POR HACER: Reproduce sin ningún cambio todas las líneas de los ítems que siguen.
§ §
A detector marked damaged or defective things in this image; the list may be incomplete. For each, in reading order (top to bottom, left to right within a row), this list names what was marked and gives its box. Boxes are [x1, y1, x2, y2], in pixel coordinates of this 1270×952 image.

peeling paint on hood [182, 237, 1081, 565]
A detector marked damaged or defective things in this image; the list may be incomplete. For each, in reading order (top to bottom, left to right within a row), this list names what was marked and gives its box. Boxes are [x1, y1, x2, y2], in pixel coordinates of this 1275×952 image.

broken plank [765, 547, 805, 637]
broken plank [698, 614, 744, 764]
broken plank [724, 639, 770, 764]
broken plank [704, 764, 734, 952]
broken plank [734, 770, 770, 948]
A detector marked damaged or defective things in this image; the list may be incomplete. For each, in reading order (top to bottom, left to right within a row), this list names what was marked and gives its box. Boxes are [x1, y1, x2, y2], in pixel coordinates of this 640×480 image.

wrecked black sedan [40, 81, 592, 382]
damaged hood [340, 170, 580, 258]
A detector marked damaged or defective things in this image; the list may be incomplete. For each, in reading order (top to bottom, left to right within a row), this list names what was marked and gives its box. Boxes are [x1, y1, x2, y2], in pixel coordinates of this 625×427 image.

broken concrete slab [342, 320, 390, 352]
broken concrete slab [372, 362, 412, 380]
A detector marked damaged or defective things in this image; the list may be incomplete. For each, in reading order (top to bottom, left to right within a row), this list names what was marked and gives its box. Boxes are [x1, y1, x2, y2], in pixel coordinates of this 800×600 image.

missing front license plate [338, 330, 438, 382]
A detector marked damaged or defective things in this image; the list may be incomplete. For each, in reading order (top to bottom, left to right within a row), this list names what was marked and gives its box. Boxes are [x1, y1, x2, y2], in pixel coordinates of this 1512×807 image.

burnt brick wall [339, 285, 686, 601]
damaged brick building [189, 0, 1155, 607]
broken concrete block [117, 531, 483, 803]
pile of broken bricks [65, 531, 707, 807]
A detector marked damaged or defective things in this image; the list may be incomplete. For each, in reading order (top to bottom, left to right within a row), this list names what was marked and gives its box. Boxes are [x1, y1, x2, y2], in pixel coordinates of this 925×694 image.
§ §
SOLUCIÓN DESARROLLADA:
A detector marked damaged or defective things in this image; the list may be incomplete. For each, in reading order (top to bottom, left to right within a row), this list names what was marked and gives its box. Boxes are [x1, y1, x2, y2], in pixel coordinates of this 1270×952 image.

peeling paint on hood [182, 237, 1081, 565]
A detector marked damaged or defective things in this image; the list may be incomplete. For each, in reading order (top to bottom, left to right within a row), this list names what was marked and gives its box. Boxes are [x1, y1, x2, y2], in pixel coordinates of this 1275×952 image.

broken plank [765, 547, 805, 637]
broken plank [698, 614, 744, 764]
broken plank [724, 639, 770, 764]
broken plank [704, 764, 734, 952]
broken plank [734, 770, 770, 948]
A detector marked damaged or defective things in this image; the list may be incomplete. For each, in reading order (top to bottom, left to right within a row), this list names what was marked and gives its box. Boxes are [x1, y1, x2, y2], in pixel coordinates of this 640×480 image.

wrecked black sedan [40, 81, 592, 382]
damaged hood [340, 170, 580, 258]
A detector marked damaged or defective things in this image; the list may be incomplete. For each, in reading order (top to bottom, left to right within a row), this list names what was marked and gives its box. Boxes are [x1, y1, x2, y2], in pixel coordinates of this 625×427 image.

broken concrete slab [342, 320, 390, 352]
broken concrete slab [372, 362, 412, 380]
A detector marked damaged or defective things in this image; the list may be incomplete. For each, in reading order (top to bottom, left to right within a row), this list names what was marked and gives its box. Boxes are [x1, y1, x2, y2], in pixel coordinates of this 800×600 image.

missing front license plate [338, 330, 438, 382]
A detector marked damaged or defective things in this image; the list may be incomplete. For each, in reading order (top to bottom, left to right within a row), this list names what was marked and gives its box. Boxes are [x1, y1, x2, y2], in pixel coordinates of this 1512×807 image.

burnt brick wall [339, 285, 686, 601]
damaged brick building [189, 0, 1155, 607]
broken concrete block [117, 531, 483, 803]
pile of broken bricks [65, 531, 707, 807]
A detector marked damaged or defective things in this image; the list may be incomplete. For each, in reading order (top to bottom, left to right within a row), this list names what was marked and gives its box. Boxes are [x1, y1, x2, y2], in pixel coordinates of this 925×694 image.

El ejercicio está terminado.